TEXT SHOWN:
______________________________
6. Non-Solicitation and Non-Compete. In consideration of the benefits provided under this Agreement and in the Change in Control Agreement, Executive agrees that during Executive’s employment and for the duration of the applicable Severance Period as determined pursuant to the terms of the Change in Control Agreement, Executive will not, without the prior written consent of Company, either alone or in association with others, solicit for employment or assist or encourage the solicitation for employment, any employee of Company, or any of its subsidiaries or affiliates; and will not, without the prior written consent of Company, directly or indirectly counsel, advise, perform services for, or be employed by, or otherwise engage or participate in any Competing Business (regardless of whether Executive receives compensation of any kind). For purposes of this Agreement, a “Competing Business” shall mean any commercial activity which competes or is reasonably likely to compete with any business that the Company conducts, or demonstrably anticipates conducting, at any time during Executive’s employment.

7. Confidentiality. At all times after the Effective Date, Executive will maintain the confidentiality of all information in whatever form concerning Company or any of its subsidiaries or affiliates relating to its or their businesses, customers, finances, strategic or other plans, marketing, employees, trade practices, trade secrets, know-how or other matters which are not generally known outside Company or any of its subsidiaries or affiliates, and Executive will not, directly or indirectly, make any disclosure thereof to anyone, or make any use thereof, on Executive’s own behalf or on behalf of any third party, unless specifically requested by or agreed to in writing by an executive officer of Company. In addition, Executive agrees that Executive will not disclose the existence or terms of this Agreement to any third parties with the exception

 

A-2


of Executive’s accountants, attorneys, or spouse, and shall ensure that none of them discloses such existence or terms to any other person, except as required to comply with law. Executive will promptly return to Company all reports, files, memoranda, records, computer equipment and software, credit cards, cardkey passes, door and file keys, computer access codes or disks and instructional manuals, and other physical or personal property which Executive received or prepared or helped prepare in connection with Executive’s employment and Executive will not retain any copies, duplicates, reproductions or excerpts thereof. The obligations of this paragraph 7 shall survive the expiration of this Agreement.

8. Non-Disparagement. At all times after the Effective Date, Executive will not disparage or criticize, orally or in writing, the business, products, policies, decisions, directors, officers or employees of Company or any of its subsidiaries or affiliates to any person. Company also agrees that none of its executive officers will disparage or criticize Executive to any person or entity. The obligations of this paragraph 8 shall survive the expiration of this Agreement.

9. Breach of Agreement. Any actual or threatened breach of this Agreement will be handled as provided in the Change in Control Agreement.

10. Release.

 

  (a)
______________________________
MATERIAL PROVIDED:
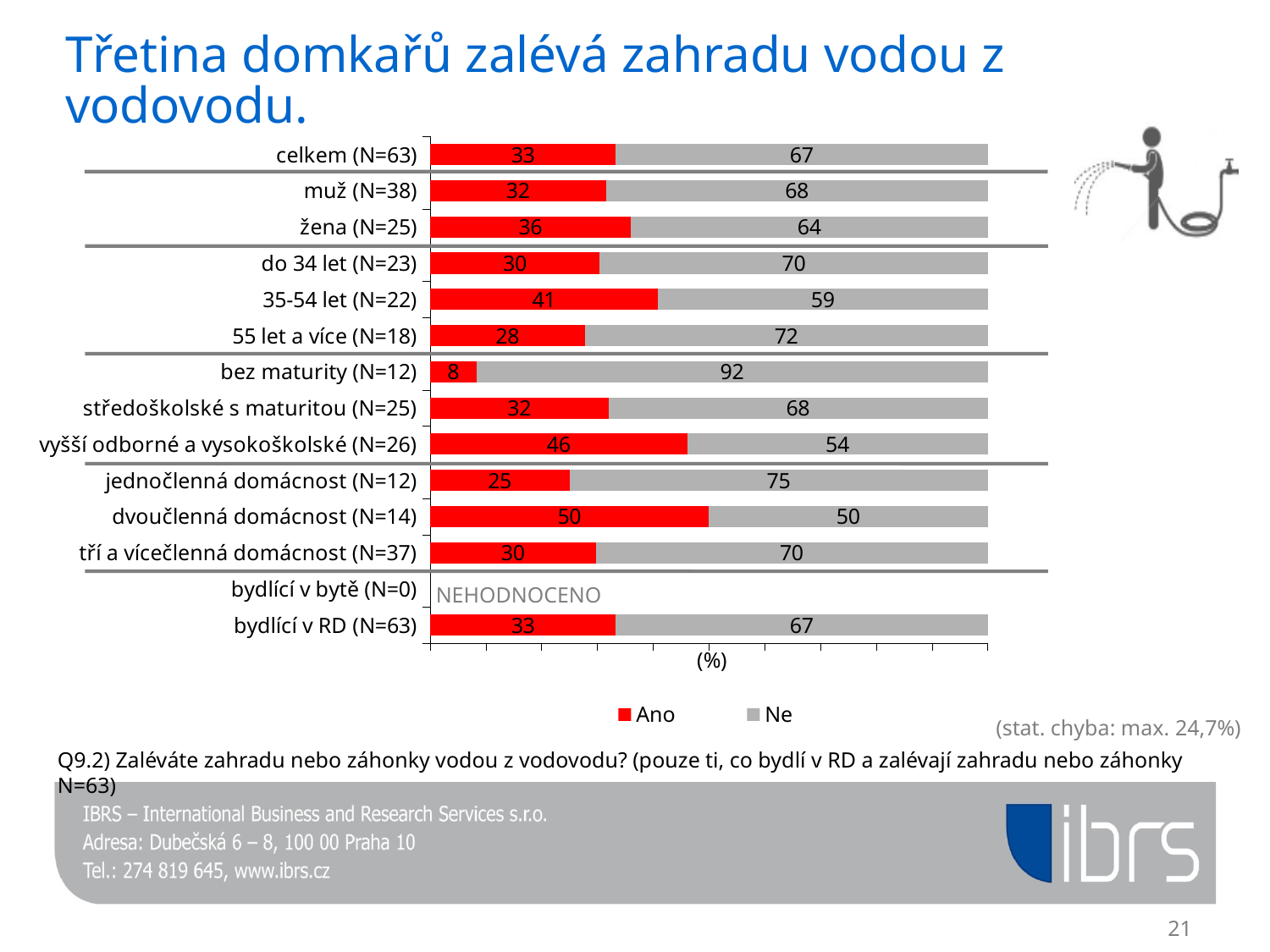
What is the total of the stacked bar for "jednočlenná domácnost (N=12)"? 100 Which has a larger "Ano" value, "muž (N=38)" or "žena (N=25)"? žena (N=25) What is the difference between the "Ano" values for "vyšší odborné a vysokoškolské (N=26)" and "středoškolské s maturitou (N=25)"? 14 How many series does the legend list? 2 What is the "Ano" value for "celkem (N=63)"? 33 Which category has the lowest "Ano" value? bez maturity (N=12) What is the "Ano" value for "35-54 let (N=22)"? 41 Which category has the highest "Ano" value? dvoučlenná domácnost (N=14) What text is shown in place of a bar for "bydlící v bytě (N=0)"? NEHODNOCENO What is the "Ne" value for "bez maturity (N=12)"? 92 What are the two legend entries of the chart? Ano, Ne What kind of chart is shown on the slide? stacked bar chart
______________________________
PARTS OF THE EXERCISE:
#1 List everything paragraph 8 of the agreement excerpt bars Executive from disparaging or criticizing.
#2 Using the agreement excerpt, say whether each statement agrees with it: (a) Executive may reveal the terms of the agreement to a spouse. (b) The bar on Competing Business applies only if Executive is paid. (c) Company agrees that its executive officers will not disparage or criticize Executive.
#3 Repeat the part of the agreement excerpt starting at "8. Non-Disparagement. At" and ending at "10. Release.".

ANSWERS FOR THIS EXERCISE:
#1
- business
- products
- policies
- decisions
- directors
- officers
- employees

#2
(a) Yes: "of Executive’s accountants, attorneys, or spouse"
(b) No: "(regardless of whether Executive receives compensation of any kind)"
(c) Yes: "Company also agrees that none of its executive officers will disparage or criticize Executive to any person or entity."

#3
8. Non-Disparagement. At all times after the Effective Date, Executive will not disparage or criticize, orally or in writing, the business, products, policies, decisions, directors, officers or employees of Company or any of its subsidiaries or affiliates to any person. Company also agrees that none of its executive officers will disparage or criticize Executive to any person or entity. The obligations of this paragraph 8 shall survive the expiration of this Agreement.

9. Breach of Agreement. Any actual or threatened breach of this Agreement will be handled as provided in the Change in Control Agreement.

10. Release.